Мне недавно прислал письмо Кирьянов - моя книга вышла. Как только получу - пришлю тебе авторский. Живу я, Борис Сергеевич, и временами берет меня отчаянная скука, и грызет сердце сомнение в полезности и нужности своей работы. Хочу написать что-нибудь хорошее, мучаюсь и страдаю за свои дурацкие и детские стихи, хотя мне скоро будет 39. В наших условиях трудно дойти до мысли: где прекрасное, что такое хорошо, что такое плохо. Судьями и дирижёрами в поэтическом хоре являются такие, как Миклай Казаков, «твой друг». Есть у меня тоже «друг» Эсхель. И выбрал себе псевдоним: Эсхель - это значит по-чувашски глагол. Ему кажется, что он «жгёт сердца людей». По сути дела он - пожар - стихийное бедствие в чувашской литературе. Спасая свои стихи от пожара, я просто выезжаю в деревню. Марийский Казак (у них фамилии громкие!) дерёт марийскую поэзию как сидорову козу.

Недели две назад меня вызвали в город получить орден, и был я там всего 24 часа, торопился к рабочему столу, видел этого «пожара»: рожа камня просит. Он знает, что люди стихи и рассказы пишут. Вот он, проштудировав книги Крайского «Как писать стихи», начал писать и лёжа, и стоя, и на службе - в общем, всё происходит в таком же виде, как в басне дедушки Крылова «Мартышка и очки». Но мартышка была честным существом и отказалась от несвойственного её уму мастерства, но Эсхель печатает свои пробы. Главное в том, что он, глагол, хотел охватить пожаром всю русскую литературу, писал стихи на русском языке, но не мог напечатать ни одной строки, а потом перешёл на чувашский язык. Все эти казаковы, эсхели руководят и диктуют свой вкус. Таких существ необходимо запереть в коневодческую ферму, давать им урок дрессировки лошадиного поведения и после раздать поэтам, чтобы они верхом ездили на них в пивные и прочие соблазнительные учреждения.

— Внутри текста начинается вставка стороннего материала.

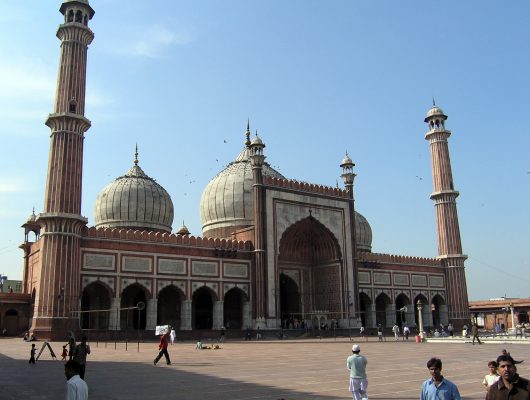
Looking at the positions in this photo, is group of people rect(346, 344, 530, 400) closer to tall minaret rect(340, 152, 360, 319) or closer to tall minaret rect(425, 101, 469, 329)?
tall minaret rect(340, 152, 360, 319)

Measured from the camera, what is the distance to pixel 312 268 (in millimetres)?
39188

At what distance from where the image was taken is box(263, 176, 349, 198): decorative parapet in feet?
115

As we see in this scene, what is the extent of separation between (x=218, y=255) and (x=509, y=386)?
29099 millimetres

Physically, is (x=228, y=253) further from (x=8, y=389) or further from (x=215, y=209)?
(x=8, y=389)

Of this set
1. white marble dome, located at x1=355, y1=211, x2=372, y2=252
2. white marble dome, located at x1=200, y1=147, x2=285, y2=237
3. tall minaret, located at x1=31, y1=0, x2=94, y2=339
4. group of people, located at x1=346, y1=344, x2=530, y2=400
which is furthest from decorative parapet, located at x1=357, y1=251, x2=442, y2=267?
group of people, located at x1=346, y1=344, x2=530, y2=400

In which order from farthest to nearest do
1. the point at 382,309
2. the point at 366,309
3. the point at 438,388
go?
1. the point at 382,309
2. the point at 366,309
3. the point at 438,388

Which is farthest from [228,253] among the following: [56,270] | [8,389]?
[8,389]

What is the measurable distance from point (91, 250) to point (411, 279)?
24667 millimetres

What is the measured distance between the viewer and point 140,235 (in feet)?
99.3

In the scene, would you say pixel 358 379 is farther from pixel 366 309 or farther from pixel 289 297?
pixel 366 309

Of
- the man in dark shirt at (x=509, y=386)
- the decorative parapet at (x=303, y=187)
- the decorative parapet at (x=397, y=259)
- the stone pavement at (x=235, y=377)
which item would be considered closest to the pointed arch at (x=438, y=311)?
the decorative parapet at (x=397, y=259)

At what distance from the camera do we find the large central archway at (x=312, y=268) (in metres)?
37.1

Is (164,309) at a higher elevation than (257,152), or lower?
lower

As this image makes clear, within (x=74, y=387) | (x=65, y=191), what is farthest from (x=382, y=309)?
(x=74, y=387)
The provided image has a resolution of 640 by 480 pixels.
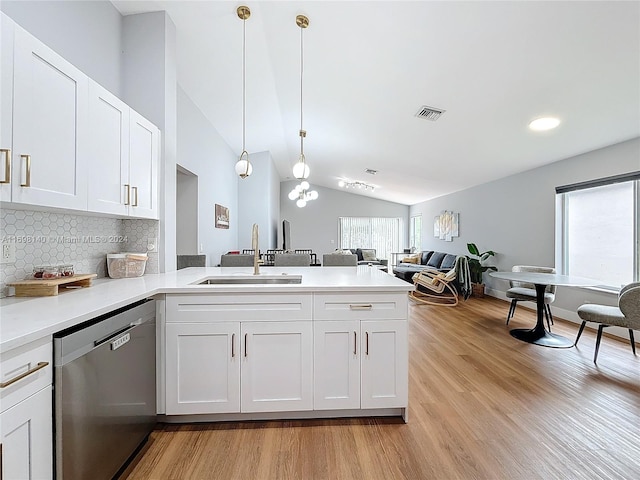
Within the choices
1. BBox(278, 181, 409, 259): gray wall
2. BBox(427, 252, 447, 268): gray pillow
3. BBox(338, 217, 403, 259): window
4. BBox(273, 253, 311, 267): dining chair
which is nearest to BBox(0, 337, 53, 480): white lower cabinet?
BBox(273, 253, 311, 267): dining chair

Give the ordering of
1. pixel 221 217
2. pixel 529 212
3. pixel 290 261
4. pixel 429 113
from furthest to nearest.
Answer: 1. pixel 221 217
2. pixel 529 212
3. pixel 429 113
4. pixel 290 261

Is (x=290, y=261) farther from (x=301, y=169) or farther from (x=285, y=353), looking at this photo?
(x=285, y=353)

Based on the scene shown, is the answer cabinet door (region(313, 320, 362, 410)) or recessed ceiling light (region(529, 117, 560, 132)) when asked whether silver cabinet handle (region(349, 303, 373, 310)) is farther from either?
recessed ceiling light (region(529, 117, 560, 132))

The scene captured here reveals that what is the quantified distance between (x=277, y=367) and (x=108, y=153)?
5.34ft

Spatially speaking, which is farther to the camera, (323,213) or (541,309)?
(323,213)

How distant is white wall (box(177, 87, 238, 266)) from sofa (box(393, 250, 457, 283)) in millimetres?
4148

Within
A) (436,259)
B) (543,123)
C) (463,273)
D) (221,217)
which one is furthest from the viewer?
(436,259)

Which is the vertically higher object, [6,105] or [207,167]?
[207,167]

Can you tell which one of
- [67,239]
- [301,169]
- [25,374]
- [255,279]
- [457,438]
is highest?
[301,169]

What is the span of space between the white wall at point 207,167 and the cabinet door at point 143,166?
4.42 ft

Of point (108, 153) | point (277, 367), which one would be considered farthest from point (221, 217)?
point (277, 367)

Я подстрочник своей поэмы «Дорога» послал Саше. Он настолько завален работой, и это я могу судить по тому, что читаю его журнал, и пока только дошёл до шестой книги. Ему надо редактировать, присутствовать на разных совещаниях, прочитать уйму рукописей для того, чтобы из них выбрать наиболее подходящие. Если он даст тебе прочитать и высказать свою мысль, то, Борис Сергеевич, не откажись и вырви несколько часов из своего золотого времени. Мнения рецензентов Гослита до меня пока не дошли - если таковые имеются. Но я сомневаюсь почти на 90% - в Гослите печатаются поэмы исключительно крупные и крупных национальностей: едва ли на меня, чувашскую букашку, обратят внимание.

Ты, Борис Сергеевич, сообщил, что пару стихов моих переведешь для «Нового мира» - как там, пойдут ли? Вообще, я хочу отказаться от услуг многих переводчиков: они испохабили мою книгу в «Советском писателе». Там ни одного хорошего перевода нет, кроме твоего «Мурзука». Я перед тобой подхалимничать не собираюсь, и, кажется, ты насквозь видишь мою натуру.

Если вышел сборник чувашской литературы в Гослите, пришли мне один экз[емпляр]. Я буду жить в деревне до 25 августа. Конечно, до этого всю работу не закончу, но слишком уставать тоже опасно.

Елизавете Яковлевне передай, что Ухсай немного скучает, но всё это «пройдет, как с белых яблонь дым».

Всё Вам кланяются Маруся и Оля. Она очень поправилась и лепечет по-своему, на все лады искажая «великий и могучий русский язык».

Пиши по адресу: п/о Карачево Козловского района Чув. АССР.

P.S. Передай [привет] старику Дружинину и всем, кто меня знает с хорошей стороны. Как продвигается твоей перевод Коласовской поэмы? Не скучно ли? Мне предстоит перевод Лермонтова. Боюсь. В 1940 году я перевел его «Мцыри», но необходимо, мне кажется, перевести его снова.

(Ухсай Я. Собрание сочинений. Том 7, 2019 г. Стр. 226-229).